▸ Required task
Please repeat the entries, starting with the line that contains "Perusing this scene, which" and going on through the end of the entries, both ends included, and give only those lines. Keep the requests unchanged, but scale every number in the answers, such as coordinates and distances, by 2.45, rounding to whole numbers with halves going up.
— Start —
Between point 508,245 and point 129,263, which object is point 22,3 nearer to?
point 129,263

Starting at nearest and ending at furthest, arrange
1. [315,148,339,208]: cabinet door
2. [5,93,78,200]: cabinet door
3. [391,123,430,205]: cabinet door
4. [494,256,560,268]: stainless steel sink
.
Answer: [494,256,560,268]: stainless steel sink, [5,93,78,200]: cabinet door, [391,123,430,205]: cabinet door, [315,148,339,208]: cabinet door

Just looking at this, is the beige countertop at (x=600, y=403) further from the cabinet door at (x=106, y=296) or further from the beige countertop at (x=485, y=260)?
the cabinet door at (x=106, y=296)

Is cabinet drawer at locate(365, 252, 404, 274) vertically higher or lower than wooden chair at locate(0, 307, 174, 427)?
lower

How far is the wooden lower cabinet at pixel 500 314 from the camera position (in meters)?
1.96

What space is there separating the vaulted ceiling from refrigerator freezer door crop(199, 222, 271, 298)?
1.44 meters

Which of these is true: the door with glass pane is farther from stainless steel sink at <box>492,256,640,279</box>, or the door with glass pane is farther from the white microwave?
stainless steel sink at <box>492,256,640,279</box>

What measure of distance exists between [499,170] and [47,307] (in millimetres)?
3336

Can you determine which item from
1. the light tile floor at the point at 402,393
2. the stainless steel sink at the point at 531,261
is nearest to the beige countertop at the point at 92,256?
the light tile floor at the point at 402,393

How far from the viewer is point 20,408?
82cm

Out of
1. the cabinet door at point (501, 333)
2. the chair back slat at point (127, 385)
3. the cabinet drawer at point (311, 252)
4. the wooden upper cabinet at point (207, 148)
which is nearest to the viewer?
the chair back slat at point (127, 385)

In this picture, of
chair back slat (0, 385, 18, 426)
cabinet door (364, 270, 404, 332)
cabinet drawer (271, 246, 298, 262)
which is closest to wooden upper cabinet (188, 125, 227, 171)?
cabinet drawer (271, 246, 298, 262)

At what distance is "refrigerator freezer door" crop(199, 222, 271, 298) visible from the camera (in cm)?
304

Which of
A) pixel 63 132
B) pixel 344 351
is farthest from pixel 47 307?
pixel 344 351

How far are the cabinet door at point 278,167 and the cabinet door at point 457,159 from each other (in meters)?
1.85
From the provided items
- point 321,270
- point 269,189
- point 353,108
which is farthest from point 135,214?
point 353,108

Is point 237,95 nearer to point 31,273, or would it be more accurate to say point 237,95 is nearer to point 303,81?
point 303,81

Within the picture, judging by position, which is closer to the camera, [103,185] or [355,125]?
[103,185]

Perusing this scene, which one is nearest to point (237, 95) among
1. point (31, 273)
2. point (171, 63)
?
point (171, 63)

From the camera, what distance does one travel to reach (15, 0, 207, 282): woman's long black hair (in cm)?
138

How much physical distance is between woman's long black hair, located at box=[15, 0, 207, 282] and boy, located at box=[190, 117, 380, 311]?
— End —
▸ Output for this task
Perusing this scene, which one is nearest to point (237, 95) among
1. point (31, 273)
2. point (171, 63)
?
point (419, 154)

From the camera, what distance does one travel to reach (15, 0, 207, 282): woman's long black hair (in cm)?
338

How much physical distance is between woman's long black hair, located at box=[15, 0, 207, 282] and boy, located at box=[190, 117, 380, 311]?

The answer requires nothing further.